El Camarón de la Isla con la colaboración especial de Paco de Lucía

El Camarón de la Isla con la colaboración especial de Paco de Lucía

Camarón de la IslaEl Camarón de la Isla con la colaboración especial de Paco de Lucía [AKA Al verte las flres lloran] Philips 5865 026 (1969)


This, the first of many collaborations between El Camarón de la Isla and Paco de Lucía, documents an already fruitful partnership.  de Lucía’s guitar is showy.  It begs for attention always.  Camarón sings in a way that cannot but help commanding attention.  Together, those somewhat disparate approaches go together sublimely.

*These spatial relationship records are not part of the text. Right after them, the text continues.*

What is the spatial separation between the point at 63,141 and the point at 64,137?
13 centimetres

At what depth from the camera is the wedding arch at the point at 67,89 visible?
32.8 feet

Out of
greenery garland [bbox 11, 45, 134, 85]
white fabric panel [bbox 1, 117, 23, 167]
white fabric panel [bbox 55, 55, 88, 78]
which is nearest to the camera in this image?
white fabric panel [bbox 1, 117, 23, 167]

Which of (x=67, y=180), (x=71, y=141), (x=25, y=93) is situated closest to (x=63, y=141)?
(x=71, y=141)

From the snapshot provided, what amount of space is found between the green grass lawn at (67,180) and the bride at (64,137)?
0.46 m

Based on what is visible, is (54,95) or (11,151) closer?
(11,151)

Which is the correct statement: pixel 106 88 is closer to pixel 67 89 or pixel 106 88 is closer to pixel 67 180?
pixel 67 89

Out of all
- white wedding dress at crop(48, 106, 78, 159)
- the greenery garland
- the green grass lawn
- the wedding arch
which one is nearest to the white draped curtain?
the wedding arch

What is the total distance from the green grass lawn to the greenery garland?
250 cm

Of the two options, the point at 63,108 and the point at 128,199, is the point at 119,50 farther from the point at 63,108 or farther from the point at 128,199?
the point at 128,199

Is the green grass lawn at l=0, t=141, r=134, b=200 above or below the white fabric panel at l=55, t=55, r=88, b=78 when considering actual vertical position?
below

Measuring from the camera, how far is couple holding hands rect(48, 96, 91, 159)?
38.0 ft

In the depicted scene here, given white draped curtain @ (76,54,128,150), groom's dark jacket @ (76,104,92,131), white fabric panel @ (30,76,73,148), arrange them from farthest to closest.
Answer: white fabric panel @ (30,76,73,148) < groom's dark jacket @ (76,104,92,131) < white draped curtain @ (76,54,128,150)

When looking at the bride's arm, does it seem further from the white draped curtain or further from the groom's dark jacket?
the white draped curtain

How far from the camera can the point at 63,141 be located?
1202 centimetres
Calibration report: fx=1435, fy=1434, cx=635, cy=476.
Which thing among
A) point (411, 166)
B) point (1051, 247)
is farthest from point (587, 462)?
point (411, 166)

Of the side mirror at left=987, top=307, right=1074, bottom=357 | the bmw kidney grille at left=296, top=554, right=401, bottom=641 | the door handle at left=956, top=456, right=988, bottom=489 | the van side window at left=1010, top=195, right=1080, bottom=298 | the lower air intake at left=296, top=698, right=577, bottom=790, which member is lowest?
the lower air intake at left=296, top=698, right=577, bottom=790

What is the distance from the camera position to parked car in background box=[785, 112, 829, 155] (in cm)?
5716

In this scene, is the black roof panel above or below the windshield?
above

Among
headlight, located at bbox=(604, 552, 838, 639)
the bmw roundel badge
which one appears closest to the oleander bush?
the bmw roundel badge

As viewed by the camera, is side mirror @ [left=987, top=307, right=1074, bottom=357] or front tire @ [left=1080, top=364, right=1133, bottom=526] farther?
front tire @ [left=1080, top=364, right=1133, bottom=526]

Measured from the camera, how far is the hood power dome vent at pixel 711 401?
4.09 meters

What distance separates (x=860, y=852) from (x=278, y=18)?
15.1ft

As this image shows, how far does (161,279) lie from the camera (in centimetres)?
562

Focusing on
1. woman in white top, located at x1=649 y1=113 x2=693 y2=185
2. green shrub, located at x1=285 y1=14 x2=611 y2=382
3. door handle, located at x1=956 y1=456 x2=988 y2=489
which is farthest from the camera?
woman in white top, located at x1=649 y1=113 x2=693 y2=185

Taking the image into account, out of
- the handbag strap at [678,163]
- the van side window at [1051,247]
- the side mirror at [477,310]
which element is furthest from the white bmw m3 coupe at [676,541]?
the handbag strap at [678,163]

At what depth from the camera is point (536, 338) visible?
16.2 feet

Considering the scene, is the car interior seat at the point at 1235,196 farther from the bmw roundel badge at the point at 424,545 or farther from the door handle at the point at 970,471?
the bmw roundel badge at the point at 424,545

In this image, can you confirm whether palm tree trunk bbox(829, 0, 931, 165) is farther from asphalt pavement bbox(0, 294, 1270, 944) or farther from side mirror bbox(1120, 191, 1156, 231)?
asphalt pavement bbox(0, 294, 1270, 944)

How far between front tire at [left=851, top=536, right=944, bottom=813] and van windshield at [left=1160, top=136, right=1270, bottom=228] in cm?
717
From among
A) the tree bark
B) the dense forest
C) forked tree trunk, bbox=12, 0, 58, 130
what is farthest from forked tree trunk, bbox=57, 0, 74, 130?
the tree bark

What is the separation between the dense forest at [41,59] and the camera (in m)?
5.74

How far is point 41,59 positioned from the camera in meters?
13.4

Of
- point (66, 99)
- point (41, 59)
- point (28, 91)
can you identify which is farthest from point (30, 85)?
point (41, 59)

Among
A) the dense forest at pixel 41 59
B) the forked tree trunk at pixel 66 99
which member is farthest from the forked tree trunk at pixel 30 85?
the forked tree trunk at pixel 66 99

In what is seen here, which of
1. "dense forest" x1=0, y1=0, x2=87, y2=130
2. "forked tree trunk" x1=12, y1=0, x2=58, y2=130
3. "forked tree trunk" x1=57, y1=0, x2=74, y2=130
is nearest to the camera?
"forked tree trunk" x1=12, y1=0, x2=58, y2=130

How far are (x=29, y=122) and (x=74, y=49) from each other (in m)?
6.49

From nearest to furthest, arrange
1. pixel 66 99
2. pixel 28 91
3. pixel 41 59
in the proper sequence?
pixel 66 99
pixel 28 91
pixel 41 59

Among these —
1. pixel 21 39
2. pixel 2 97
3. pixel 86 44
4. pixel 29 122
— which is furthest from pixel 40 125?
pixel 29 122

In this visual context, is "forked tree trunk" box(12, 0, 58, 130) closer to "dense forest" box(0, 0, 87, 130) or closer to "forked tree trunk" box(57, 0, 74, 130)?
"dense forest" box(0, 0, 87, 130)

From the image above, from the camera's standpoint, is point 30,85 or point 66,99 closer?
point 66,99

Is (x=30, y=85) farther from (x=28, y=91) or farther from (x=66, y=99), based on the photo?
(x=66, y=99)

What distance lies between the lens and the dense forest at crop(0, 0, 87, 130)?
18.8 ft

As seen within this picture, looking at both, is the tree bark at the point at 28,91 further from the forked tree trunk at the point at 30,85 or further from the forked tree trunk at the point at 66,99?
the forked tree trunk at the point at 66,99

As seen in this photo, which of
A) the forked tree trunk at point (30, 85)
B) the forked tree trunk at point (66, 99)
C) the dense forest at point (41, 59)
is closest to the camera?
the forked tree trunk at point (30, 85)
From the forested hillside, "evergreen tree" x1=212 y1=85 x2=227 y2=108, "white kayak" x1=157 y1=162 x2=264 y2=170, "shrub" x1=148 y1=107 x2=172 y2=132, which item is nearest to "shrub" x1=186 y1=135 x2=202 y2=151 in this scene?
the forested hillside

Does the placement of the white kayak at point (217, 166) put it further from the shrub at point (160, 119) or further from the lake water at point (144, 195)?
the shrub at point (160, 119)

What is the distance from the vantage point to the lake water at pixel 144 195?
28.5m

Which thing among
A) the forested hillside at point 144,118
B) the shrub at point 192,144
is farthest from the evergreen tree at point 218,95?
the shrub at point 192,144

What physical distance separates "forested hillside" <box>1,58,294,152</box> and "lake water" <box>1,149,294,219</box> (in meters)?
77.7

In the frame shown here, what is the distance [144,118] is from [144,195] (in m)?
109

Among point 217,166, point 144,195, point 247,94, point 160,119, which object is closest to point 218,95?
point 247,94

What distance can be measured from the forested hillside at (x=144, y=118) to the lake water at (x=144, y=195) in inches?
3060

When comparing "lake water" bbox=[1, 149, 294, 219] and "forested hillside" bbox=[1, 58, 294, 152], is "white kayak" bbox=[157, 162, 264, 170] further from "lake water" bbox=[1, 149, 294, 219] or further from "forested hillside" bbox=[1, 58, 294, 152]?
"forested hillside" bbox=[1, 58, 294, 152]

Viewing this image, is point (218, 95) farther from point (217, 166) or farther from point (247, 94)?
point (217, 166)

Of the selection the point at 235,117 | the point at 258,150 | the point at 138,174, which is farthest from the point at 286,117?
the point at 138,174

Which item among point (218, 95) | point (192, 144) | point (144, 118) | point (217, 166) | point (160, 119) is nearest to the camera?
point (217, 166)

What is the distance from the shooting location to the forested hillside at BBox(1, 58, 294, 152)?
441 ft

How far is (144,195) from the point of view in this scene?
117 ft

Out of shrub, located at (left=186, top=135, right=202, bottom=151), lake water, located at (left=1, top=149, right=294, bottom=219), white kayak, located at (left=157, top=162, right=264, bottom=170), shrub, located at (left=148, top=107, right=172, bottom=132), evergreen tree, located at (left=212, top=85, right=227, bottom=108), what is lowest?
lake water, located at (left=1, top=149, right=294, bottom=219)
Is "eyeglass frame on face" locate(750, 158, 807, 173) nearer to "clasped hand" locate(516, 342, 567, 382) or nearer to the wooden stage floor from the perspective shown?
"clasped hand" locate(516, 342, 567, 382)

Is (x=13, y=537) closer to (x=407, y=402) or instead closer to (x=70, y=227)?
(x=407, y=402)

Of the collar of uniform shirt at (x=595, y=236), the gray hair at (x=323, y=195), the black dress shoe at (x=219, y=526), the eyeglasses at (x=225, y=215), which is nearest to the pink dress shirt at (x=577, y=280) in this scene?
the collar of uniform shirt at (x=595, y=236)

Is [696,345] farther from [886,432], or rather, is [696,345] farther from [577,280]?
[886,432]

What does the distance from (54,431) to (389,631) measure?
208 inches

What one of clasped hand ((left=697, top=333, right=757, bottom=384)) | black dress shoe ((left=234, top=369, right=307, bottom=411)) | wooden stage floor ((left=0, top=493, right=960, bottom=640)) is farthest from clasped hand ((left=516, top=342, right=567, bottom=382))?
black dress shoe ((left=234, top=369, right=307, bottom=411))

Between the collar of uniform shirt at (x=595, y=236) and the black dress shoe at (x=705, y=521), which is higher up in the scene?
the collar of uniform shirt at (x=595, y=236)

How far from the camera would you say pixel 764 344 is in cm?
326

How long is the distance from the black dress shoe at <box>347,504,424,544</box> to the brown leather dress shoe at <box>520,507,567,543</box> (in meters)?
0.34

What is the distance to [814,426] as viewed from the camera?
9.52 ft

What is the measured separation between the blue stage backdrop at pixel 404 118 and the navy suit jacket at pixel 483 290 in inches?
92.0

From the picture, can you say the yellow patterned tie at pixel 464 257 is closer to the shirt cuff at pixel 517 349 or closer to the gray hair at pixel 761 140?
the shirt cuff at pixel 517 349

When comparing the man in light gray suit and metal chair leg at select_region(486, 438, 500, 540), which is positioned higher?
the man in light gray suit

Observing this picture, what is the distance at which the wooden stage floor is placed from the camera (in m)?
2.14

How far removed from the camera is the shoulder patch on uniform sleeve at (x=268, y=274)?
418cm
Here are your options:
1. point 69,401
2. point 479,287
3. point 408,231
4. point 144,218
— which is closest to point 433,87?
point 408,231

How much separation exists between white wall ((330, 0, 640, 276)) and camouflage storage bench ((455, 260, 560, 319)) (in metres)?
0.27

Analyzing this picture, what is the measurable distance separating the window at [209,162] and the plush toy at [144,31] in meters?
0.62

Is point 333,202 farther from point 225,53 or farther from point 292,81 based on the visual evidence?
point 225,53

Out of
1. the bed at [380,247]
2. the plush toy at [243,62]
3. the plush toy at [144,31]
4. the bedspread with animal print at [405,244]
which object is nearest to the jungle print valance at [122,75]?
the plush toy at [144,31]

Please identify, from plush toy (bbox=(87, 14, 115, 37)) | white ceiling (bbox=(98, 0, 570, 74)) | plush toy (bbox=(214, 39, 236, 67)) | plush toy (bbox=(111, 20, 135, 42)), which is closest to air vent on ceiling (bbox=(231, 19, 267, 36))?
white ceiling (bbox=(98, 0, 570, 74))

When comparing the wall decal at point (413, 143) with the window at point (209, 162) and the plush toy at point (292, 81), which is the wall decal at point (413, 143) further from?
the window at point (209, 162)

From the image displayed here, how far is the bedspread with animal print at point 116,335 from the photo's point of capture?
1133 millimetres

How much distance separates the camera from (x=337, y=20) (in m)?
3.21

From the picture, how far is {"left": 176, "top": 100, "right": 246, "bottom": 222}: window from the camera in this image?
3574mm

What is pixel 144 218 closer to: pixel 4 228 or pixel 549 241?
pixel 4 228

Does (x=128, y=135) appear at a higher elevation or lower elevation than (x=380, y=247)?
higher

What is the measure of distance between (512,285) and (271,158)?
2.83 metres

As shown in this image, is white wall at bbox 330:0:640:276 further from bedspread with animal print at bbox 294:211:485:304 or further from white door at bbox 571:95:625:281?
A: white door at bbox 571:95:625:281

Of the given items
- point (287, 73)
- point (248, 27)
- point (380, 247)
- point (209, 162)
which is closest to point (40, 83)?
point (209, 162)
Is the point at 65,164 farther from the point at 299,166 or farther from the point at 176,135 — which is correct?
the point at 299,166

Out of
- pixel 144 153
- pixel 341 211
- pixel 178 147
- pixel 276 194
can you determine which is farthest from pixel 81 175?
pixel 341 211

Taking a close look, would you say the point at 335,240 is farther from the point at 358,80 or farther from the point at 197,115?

The duo’s take on flamenco music was as groundbreaking a thing as possible under the Franco dictatorship.  The Wire magazine, in a feature entitled “100 Records That Set The World On Fire (While No One Was Listening)” (issue 175), said,

No one whose funeral was televised with thousands of people fainting over his coffin can really be described as neglected, but Camaron, the tormented duende of contemporary flamenco, is too little known outside Spain — and flamenco itself too little understood. Camaron helped restore the form’s rawness and authenticity after decades of operismo and Franco-inspired dumbing down, while his tousled, rebellious image appealed to the young.

Flamenco had long been a vital genre.  For instance, Niño Ricardo & La Niña de los Peines“Alegrias” is a classic from just before the Great Depression — mentioned in Michael Denning‘s Noise Uprising for its radical connotations (though “alegrías” is a palos or cantes [style], not really a distinctive song title as such).  The genre’s golden age ran up to about 1910-20, at which point the “opera flamenca” period began — brought on by preferential tax laws that gave “opera” performances in theaters a lower tax rate than other types of shows.  This theatrical style is disliked by some and considered very commercial.  Intellectuals tried to return the genre to its golden age roots from the early 20s, but the fascist Franco dictatorship changed all that.

Across the album there is a push-and-pull quality, as emphasis shifts subtle between de la Isla’s singing and de Lucía’s guitar playing.  Camarón regularly calls out, “Paco!”  This gets a bit tiresome, but it underscores the loose, “jam session” quality of the music — something entirely within the flamenco tradition.  The duo’s later work, like their fourth self-titled collaboration and Castillo de arena, is even better, in that it integrated the two performer’s abilities into something more unified and greater than the mere sum of its parts.  Still, this first meeting is great on its own terms, and, relatively speaking, perhaps one of the most “traditional”-sounding recordings they made together.